Chronological Time Line (UK Time - GMT)
25-10-2020 12:00 - Node5 (server) is rebooted for planned and scheduled maintenance. This was routine maintenance which had been subsequently completed succesfully on other nodes in previous days.
25-10-2020 12:15 - The server does not power back online.
25-10-2020 12:45 - Fosshost engineers raise NOC (network operations center) incident with FDCServers.net (FDC) to investigate
25-10-2020 13:10 - FDC engineers respond to advise that the server has entered grub rescue mode.
25-10-2020 14:00 - IPMI (virtual KVM over IP / console) connectivity to the node is established, following delays connecting due to legacy java web applet technology.
25-10-2020 14:30 - Server commands such as reboot, and reading the file systems and partitions are undertaken to understand if data integrity has been impacted.
25-10-2020 15:00 - It is determined that no hard drives have been impacted however the server is failing to boot into Proxmox OS.
25-10-2020 15:30 - Third line support case is raised with Proxmox Support Team.
25-10-2020 16:00 - Fosshost engineers try to boot server using Linux live CD to repair grub boot records.

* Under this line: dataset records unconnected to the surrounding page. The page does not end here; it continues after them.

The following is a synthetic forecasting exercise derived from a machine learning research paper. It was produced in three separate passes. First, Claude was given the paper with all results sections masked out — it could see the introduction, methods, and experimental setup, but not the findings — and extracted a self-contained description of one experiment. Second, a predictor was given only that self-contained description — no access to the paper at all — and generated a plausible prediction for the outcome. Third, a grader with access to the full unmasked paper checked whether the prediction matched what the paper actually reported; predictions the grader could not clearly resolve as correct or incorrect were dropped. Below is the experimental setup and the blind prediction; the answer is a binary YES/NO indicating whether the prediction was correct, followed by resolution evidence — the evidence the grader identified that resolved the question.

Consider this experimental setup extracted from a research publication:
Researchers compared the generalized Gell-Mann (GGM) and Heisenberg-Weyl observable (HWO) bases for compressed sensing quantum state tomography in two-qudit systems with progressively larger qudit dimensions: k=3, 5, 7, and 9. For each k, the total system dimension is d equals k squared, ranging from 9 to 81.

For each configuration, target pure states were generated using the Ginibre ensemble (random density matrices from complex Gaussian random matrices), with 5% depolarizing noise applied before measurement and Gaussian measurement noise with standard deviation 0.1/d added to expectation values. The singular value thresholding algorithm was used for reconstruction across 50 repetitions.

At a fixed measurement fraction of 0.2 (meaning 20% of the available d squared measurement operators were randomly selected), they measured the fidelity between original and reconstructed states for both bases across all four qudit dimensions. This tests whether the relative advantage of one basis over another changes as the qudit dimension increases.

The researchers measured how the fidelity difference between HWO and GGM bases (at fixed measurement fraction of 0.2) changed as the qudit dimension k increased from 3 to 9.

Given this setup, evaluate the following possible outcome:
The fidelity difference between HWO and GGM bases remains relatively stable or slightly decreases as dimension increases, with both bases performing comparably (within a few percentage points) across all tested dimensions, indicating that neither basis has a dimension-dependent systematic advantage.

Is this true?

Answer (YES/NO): NO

25-10-2020 18:00 - This is unsuccesful due to the IPMI technology timing out.
25-10-2020 20:00 - Full investigation logs are written up thus far and shared with FDC engineers to investigate
25-10-2020 23:00 - Independant advice is sought from the Grub community - this suggests that the issue could be related to software config.
Further delays are experienced outside of our control (IPMI, third party delays, SLAs)
26-10-2020 02:00 - We attempt to recover zpool pool but due to the debian live image not supporting ZFS this exercise failed.
26-10-2020 08:00 - Third line support case is raised with Proxmox Support Team.
26-10-2020 20:00 - Following further contact with FDC engineers - Fosshost engineers boot with an ubuntu live image that supports ZFS file systems. The ZFS pool is intact and offsite backups are taken to preserve data. This is succesful.
26-10-2020 21:00 - Tests prove succesful when restoring VMDK images on another live node
26-10-2020 23:00 - Node5 is rebuilt from the ground up and Proxmox reinstalled
27-10-2020 01:00 - All VMs are recovered that we reconstructed the VMs from their images and confirmed that they were operational.
27-10-2020 03:00 - US Mirrors are in the process of rebuilding due to becoming outdated and this will take time
27-10-2020 06:00 - All VMs (virtual machines) restored. Node5 is fully operational
This issue was opened retrospectively.